Thread: finding the eqn of a straight line

A straight line crosses the x-axis at x = 3 and the y-axis at y = −3. Find the equation of the line. Please give your answer in the functional form:
y = a x + b
for some constants a and b.

I know what b is, (-3) but how do I find a? please can someone help?

Originally Posted by [nuthing]

A straight line crosses the x-axis at x = 3 and the y-axis at y = −3. Find the equation of the line. Please give your answer in the functional form: y = a x + b for some constants a and b.

If we know that neither $\displaystyle p\text{ nor }q$ is zero then the points $\displaystyle (p,0)~\&~(0,q)$ determine the line
$\displaystyle \dfrac{x}{p}+\dfrac{y}{q}=1$.

Originally Posted by [nuthing]

A straight line crosses the x-axis at x = 3 and the y-axis at y = −3. Find the equation of the line. Please give your answer in the functional form:
y = a x + b
for some constants a and b.

I know what b is, (-3) but how do I find a? please can someone help?

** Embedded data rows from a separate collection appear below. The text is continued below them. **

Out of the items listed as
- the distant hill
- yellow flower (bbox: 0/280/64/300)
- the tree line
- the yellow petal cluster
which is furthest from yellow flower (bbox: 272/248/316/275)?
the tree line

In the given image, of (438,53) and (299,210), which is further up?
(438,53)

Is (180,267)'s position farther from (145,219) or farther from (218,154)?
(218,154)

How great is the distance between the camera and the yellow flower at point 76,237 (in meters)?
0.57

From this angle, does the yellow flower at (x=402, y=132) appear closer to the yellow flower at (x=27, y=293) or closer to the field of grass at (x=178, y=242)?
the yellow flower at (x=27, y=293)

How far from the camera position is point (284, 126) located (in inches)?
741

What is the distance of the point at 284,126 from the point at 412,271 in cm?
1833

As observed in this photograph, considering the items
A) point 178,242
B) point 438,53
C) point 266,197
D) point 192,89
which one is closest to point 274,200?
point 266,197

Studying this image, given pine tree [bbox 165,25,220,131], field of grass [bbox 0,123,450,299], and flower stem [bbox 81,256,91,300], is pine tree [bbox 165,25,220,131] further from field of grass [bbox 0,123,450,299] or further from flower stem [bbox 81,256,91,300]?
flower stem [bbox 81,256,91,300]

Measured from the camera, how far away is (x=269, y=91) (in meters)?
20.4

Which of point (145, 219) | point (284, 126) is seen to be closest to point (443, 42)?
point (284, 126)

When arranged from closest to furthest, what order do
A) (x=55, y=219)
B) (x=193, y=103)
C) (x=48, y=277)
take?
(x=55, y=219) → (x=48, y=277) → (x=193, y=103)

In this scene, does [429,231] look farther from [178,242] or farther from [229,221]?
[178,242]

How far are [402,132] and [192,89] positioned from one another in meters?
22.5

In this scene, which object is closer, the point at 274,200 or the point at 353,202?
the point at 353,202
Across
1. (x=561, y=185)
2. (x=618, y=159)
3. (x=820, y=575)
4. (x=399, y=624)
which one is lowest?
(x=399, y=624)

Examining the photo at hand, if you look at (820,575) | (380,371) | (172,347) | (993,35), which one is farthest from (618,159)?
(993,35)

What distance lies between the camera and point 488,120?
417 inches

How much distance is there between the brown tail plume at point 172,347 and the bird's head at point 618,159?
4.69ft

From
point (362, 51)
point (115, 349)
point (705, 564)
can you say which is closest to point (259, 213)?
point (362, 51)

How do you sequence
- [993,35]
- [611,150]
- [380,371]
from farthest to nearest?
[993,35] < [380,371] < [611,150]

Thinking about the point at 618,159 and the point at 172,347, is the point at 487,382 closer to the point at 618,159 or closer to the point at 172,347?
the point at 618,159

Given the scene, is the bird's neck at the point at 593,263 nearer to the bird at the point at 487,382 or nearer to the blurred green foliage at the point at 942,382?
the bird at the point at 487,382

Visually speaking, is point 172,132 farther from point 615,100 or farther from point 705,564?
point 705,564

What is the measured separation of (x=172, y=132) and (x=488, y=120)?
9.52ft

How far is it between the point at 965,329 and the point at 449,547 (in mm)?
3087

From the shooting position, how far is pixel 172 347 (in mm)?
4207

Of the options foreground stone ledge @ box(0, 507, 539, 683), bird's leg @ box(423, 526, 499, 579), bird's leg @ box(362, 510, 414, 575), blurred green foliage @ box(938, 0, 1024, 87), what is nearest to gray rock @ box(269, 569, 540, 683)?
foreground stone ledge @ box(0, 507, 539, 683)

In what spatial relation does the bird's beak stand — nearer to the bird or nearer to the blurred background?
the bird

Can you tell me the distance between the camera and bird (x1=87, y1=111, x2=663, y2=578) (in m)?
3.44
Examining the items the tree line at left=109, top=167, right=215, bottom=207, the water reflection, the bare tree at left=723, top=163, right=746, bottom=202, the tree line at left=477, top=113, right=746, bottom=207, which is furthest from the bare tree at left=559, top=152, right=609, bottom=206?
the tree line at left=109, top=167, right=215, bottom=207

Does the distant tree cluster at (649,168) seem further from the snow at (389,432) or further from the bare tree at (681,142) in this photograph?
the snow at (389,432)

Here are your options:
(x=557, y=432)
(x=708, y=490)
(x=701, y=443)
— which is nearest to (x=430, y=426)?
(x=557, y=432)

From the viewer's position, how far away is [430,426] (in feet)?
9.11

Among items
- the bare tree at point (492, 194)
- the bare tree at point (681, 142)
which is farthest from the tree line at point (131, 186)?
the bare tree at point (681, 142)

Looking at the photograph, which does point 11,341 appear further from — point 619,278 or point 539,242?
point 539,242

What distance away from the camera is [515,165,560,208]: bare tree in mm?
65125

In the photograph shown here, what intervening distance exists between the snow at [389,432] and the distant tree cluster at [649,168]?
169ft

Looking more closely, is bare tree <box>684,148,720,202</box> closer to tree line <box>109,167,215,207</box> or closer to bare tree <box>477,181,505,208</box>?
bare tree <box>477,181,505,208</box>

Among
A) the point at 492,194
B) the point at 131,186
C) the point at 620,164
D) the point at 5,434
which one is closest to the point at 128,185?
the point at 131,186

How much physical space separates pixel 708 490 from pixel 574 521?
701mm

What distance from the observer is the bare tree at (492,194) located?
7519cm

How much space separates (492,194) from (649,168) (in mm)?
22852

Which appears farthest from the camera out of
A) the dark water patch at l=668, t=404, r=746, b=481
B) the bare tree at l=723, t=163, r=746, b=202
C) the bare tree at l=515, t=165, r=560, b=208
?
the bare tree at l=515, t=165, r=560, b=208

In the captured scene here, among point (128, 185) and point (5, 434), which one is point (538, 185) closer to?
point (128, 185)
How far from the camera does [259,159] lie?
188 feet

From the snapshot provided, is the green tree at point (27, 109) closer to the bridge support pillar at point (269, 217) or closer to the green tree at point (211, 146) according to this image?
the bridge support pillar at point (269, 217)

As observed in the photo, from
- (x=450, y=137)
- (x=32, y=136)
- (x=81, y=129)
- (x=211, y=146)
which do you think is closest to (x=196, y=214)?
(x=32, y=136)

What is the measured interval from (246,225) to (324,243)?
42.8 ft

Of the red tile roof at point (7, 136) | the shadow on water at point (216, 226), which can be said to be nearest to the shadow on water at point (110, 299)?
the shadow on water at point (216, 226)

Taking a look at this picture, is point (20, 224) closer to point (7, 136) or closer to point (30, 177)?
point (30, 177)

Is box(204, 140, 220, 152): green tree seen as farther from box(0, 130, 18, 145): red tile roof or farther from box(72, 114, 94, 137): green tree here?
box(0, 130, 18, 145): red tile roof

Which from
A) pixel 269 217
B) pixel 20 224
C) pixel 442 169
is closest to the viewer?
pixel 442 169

When x= 3 y= 0 so 0= 3a+ b. When x= 0, y= -3 so -3= 0a+ b. That second equation tells you that b= -3. Now put that into the first equation and solve for a.

the slope of the line is 1 and the y intercept is -3 so y=x-3


bjh

Originally Posted by bjhopper

the slope of the line is 1 and the y intercept is -3 so y=x-3


bjh

I would have preferred that [nuthing] be allowed to finish the problem himself.